China is set to send the first three crew members to its new space station on Thursday morning.
Two of the astronauts flew in previous missions while the third is going to space for the first time, China Manned Space Agency Assistant Director Ji Qiming told reporters at the Jiuquan Satellite Launch Centre in northwestern China on Wednesday.
The main section of the Tianhe, or Heavenly Harmony, station was launched into orbit on April 29.
The three men heading to the space station on Thursday plan to live there for three months, conducting spacewalks, maintenance work and science experiments.
The astronauts will be traveling in the Shenzhou-12 spaceship launched by a Long March-2F Y12 rocket set to blast off at 9.22am local time (2.22am UK time) on Thursday.
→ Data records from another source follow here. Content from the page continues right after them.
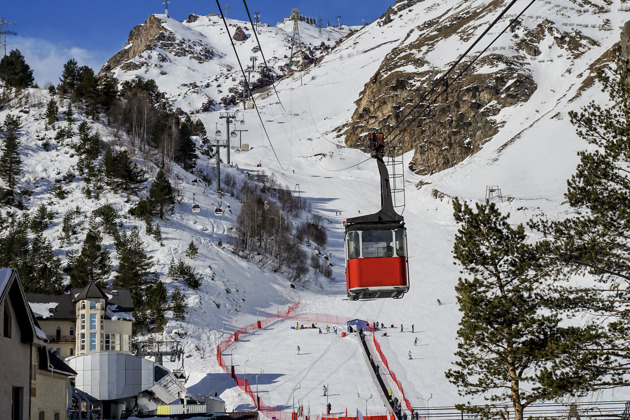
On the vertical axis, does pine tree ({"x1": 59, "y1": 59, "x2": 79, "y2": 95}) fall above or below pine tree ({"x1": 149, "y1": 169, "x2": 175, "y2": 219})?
above

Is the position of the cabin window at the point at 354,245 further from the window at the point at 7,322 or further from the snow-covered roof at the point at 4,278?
the window at the point at 7,322

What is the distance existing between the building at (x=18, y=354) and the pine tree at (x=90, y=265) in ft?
116

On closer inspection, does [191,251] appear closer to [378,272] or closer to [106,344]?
[106,344]

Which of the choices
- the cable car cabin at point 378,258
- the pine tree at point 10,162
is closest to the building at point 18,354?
the cable car cabin at point 378,258

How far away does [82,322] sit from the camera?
165 feet

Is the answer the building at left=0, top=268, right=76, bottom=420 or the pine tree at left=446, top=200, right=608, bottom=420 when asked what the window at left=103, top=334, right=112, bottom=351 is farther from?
the pine tree at left=446, top=200, right=608, bottom=420

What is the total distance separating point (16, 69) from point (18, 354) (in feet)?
317

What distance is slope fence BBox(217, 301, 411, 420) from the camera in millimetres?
38031

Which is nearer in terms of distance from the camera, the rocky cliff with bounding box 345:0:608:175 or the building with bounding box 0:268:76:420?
the building with bounding box 0:268:76:420

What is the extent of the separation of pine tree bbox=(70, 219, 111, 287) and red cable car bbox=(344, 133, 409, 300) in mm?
42075

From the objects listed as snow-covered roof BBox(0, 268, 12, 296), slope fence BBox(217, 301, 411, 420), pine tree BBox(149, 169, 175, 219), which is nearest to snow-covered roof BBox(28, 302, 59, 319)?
slope fence BBox(217, 301, 411, 420)

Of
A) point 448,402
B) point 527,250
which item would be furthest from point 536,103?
point 527,250

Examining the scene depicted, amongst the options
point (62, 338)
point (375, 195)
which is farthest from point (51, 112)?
point (375, 195)

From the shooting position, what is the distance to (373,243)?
22.6 m
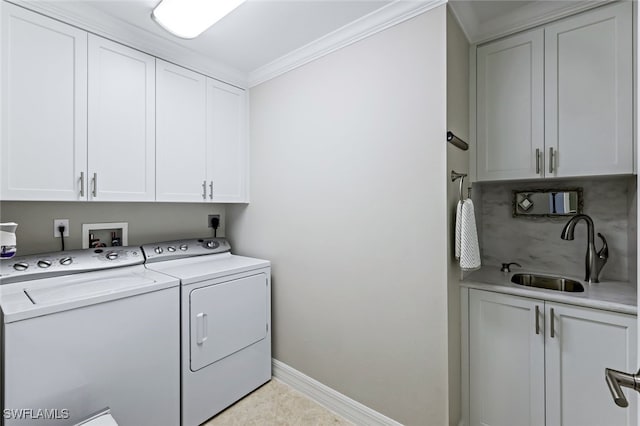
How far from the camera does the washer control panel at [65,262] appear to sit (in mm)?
1618

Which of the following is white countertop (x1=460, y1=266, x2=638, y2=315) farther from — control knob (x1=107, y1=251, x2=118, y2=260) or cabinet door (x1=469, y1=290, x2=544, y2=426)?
control knob (x1=107, y1=251, x2=118, y2=260)

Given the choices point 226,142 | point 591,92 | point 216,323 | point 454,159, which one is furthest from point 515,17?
point 216,323

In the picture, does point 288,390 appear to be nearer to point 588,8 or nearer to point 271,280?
point 271,280

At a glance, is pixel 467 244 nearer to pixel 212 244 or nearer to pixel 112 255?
pixel 212 244

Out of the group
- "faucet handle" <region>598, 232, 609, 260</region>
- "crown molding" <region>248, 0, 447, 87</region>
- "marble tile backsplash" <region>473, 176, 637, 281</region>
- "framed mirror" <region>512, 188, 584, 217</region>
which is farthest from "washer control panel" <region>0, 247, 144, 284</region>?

The mission would be the third of 11 that are planned through the end of next year to build and maintain the station and send up crew members and supplies, and the station’s other two modules are due to be launched next year.
It is the first crewed Chinese mission in five years.
China has sent 11 astronauts into space since becoming only the third country to do so in 2003, all of them pilots from the ruling Communist Party’s military wing, the People’s Liberation Army.
Though the first Tianhe crew will be all male, women will be part of future crews on the station, officials have said.
Beijing does not participate in the International Space Station (ISS), largely due to US concerns over the Chinese programme’s secrecy and its military connections.
Despite that, foreign science missions and possibly foreign astronauts are expected to visit the Chinese station in future.
Once completed, the Tianhe will allow for stays of up to six months, similar to the much larger International Space Station.
The Chinese station reportedly is intended to be used for 15 years and may outlast ISS, which is nearing the end of its functional lifespan.
The launch of Tianhe was considered a success although China was criticised for allowing the uncontrolled re-entry to Earth of part of the rocket that carried it into space. Usually, discarded rocket stages re-enter the atmosphere soon after lift-off, normally over water, and don’t go into orbit.
The rocket blasting off on Thursday is of a different type, and Ji dismissed concerns about it or the models used for cargo missions posing a threat when they re-enter. China published their trajectories and they are expected to burn up long before they could be a danger, he said.